## Фрагмент документа
======
Повествовательная часть заканчивается важной деталью. Глаза старухи «оживились», когда перед ней оказался Германн. Она пробуждается ото сна, чуя живого человека, как охранительница входа в царство смерти.

Далее стартует финализирующий главу диалог между немцем и старухой. Диалог изобилует восклицаниями. Германн настроен крайне решительно, а старуха наоборот будто играет с ним, произнеся лишь одну фразу: «Это была шутка».

Герой приступает к настоящей мольбе темным силам. Сначала указывает на свою исключительность перед другими соискателями «Я не мот; я знаю цену деньгам. Ваши три карты для меня не пропадут». Затем автор обращает внимание, что Германн «с трепетом ожидал ее ответа», как будто игра продолжается.

Но тут он занимает коленопреклоненную позу, как бы присягая силам зла. «Откройте мне вашу тайну! – что вам в ней?.. Может быть, она сопряжена с ужасным грехом, с пагубою вечного блаженства, с дьявольским договором… Подумайте: вы стары; жить вам уж недолго, – я готов взять грех ваш на свою душу. Откройте мне только вашу тайну. Подумайте, что счастье человека находится в ваших руках; что не только я, но дети мои, внуки и правнуки благословят вашу память и будут ее чтить, как святыню…». Перед взором читателя предстает «вечный» сюжет мировой литературы о договоре человека с дьяволом. Германн готов заплатить за тайну не только своей душой, но даже будущими поколениями. Он просит, умоляет передать проклятие ему.
======
## Задание A
Какую единственную фразу произносит старуха в диалоге с Германном, согласно фрагменту?
## Задание B
Переведите на английский язык предложение из фрагмента: «Германн готов заплатить за тайну не только своей душой, но даже будущими поколениями».
Записи, приведённые далее, здесь никак не используются.

[Собранные данные]
======
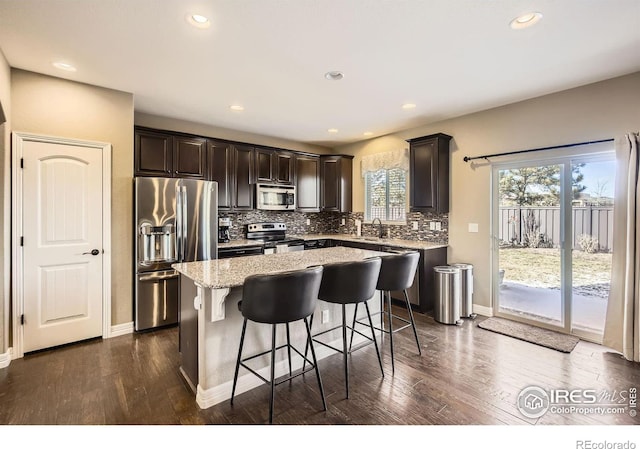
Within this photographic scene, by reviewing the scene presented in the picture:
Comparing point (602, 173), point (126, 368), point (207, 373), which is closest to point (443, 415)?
point (207, 373)

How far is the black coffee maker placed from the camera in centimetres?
477

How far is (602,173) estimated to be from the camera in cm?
321

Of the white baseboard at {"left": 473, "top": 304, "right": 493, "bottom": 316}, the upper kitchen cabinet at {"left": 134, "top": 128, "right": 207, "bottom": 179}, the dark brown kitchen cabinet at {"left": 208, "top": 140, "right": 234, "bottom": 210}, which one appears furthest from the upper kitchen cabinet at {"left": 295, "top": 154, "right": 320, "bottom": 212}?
the white baseboard at {"left": 473, "top": 304, "right": 493, "bottom": 316}

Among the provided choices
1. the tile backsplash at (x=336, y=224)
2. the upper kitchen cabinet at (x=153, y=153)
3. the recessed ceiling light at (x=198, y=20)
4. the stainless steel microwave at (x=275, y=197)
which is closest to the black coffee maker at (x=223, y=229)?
the tile backsplash at (x=336, y=224)

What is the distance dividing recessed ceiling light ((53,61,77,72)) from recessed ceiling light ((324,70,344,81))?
2.32 m

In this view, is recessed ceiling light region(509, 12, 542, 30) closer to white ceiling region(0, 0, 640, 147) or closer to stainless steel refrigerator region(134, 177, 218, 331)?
white ceiling region(0, 0, 640, 147)

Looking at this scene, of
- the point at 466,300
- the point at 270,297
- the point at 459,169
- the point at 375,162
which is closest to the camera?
the point at 270,297

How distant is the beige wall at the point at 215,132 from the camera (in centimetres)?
424

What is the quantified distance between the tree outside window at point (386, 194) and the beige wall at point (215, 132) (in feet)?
4.46

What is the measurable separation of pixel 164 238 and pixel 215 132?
6.83ft

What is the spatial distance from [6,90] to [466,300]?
5.24 metres

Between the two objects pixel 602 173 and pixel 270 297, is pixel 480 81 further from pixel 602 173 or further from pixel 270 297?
pixel 270 297

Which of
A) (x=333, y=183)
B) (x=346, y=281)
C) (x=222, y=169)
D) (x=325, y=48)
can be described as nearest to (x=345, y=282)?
(x=346, y=281)

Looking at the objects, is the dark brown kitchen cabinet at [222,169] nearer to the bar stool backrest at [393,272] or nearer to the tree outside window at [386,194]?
the tree outside window at [386,194]
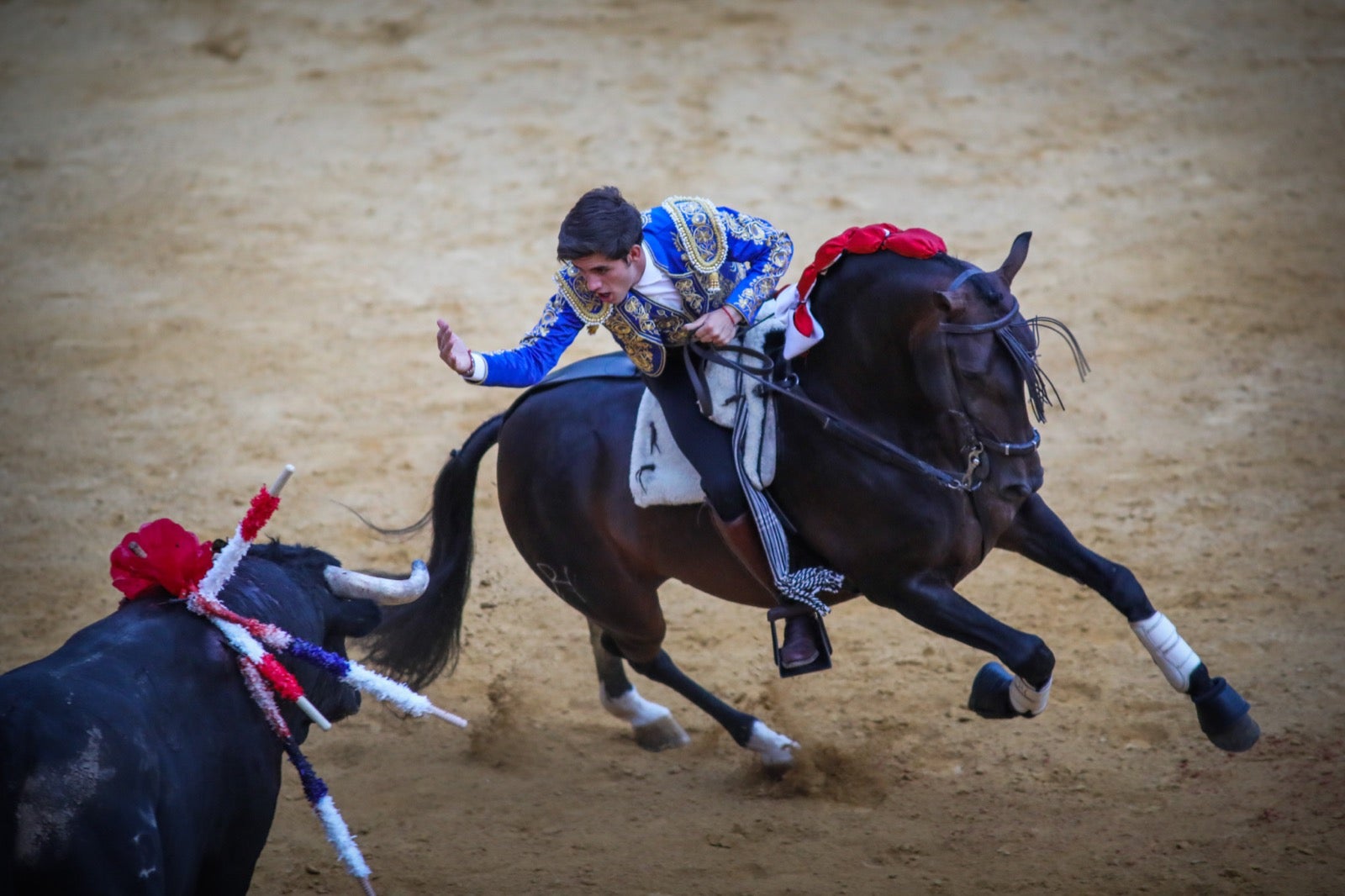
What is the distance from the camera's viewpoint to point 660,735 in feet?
18.2

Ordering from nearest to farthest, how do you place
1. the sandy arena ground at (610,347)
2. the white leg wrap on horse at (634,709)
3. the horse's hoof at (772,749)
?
the sandy arena ground at (610,347) < the horse's hoof at (772,749) < the white leg wrap on horse at (634,709)

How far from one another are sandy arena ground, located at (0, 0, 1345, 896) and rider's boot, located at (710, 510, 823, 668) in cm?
79

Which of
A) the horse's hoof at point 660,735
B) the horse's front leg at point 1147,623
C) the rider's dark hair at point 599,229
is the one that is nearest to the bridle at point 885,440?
the horse's front leg at point 1147,623

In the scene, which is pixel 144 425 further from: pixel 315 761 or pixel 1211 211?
pixel 1211 211

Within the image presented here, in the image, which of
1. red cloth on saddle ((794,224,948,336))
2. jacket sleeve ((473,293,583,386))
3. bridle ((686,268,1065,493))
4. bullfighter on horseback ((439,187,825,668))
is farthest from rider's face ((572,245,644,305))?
red cloth on saddle ((794,224,948,336))

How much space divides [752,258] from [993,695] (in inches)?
66.9

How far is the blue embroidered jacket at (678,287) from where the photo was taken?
164 inches

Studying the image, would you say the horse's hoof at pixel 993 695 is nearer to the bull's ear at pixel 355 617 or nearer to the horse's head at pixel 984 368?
the horse's head at pixel 984 368

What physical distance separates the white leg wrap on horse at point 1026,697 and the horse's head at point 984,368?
25.7 inches

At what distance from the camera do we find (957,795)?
4.95 m

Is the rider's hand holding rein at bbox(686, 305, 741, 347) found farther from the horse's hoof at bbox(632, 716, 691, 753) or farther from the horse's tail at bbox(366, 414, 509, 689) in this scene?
the horse's hoof at bbox(632, 716, 691, 753)

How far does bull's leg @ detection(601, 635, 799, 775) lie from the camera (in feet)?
17.1

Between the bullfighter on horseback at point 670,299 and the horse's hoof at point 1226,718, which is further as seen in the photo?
the horse's hoof at point 1226,718

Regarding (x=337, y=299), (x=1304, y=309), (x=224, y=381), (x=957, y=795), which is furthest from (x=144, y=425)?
(x=1304, y=309)
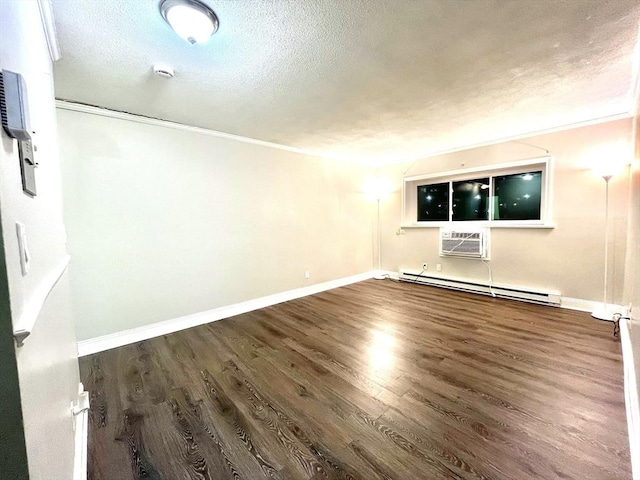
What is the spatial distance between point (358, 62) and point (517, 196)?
11.4 ft

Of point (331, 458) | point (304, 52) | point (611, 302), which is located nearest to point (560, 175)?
point (611, 302)

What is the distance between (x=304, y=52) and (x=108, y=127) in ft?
7.24

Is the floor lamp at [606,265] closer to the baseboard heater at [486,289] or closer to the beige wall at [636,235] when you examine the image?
the baseboard heater at [486,289]

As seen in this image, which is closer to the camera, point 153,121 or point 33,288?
point 33,288

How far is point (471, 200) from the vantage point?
4.42 metres

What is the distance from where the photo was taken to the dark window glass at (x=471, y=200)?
4.27 metres

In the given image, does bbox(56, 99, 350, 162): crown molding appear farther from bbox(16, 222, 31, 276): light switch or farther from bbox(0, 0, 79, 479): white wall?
bbox(16, 222, 31, 276): light switch

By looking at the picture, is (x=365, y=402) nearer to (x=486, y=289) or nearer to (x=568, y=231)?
(x=486, y=289)

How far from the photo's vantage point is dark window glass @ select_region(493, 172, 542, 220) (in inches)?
150

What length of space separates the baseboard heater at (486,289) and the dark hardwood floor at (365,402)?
56 cm

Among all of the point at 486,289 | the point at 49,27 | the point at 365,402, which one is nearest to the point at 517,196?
the point at 486,289

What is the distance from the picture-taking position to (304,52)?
1.82 meters

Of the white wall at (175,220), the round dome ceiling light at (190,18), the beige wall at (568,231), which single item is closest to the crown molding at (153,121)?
the white wall at (175,220)

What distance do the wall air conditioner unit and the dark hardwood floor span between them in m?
1.34
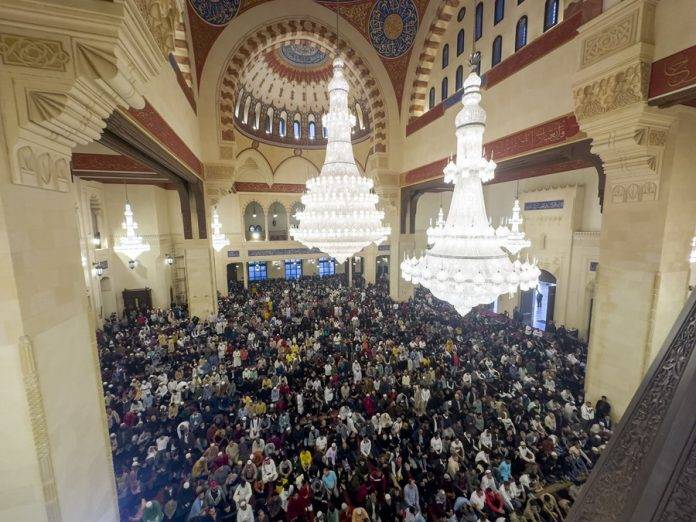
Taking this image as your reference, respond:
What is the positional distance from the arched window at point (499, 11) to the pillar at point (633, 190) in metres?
2.75

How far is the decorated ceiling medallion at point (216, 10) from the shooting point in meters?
6.19

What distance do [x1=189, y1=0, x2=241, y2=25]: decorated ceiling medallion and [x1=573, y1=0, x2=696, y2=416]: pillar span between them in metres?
6.49

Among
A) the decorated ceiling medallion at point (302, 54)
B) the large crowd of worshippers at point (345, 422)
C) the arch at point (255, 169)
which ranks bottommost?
the large crowd of worshippers at point (345, 422)

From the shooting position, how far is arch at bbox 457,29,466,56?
6.80 meters

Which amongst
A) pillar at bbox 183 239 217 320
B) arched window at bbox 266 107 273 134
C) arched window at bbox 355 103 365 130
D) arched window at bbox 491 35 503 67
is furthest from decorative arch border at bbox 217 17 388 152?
arched window at bbox 266 107 273 134

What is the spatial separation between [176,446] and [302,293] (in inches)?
283

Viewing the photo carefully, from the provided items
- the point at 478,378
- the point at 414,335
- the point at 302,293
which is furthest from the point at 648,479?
the point at 302,293

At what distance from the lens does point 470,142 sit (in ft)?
9.52

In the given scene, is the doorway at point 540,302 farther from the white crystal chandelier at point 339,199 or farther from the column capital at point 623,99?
the white crystal chandelier at point 339,199

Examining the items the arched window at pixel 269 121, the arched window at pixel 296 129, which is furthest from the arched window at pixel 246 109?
the arched window at pixel 296 129

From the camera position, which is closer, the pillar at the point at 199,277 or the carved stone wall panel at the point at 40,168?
the carved stone wall panel at the point at 40,168

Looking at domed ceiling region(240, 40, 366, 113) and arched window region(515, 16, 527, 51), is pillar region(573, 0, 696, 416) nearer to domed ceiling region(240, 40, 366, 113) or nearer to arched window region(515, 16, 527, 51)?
arched window region(515, 16, 527, 51)

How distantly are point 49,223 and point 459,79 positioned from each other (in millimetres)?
7770

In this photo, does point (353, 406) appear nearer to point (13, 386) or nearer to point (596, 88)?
point (13, 386)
======
## Решение задания A
«Это была шутка».

## Решение задания B
Hermann is ready to pay for the secret not only with his own soul but even with future generations.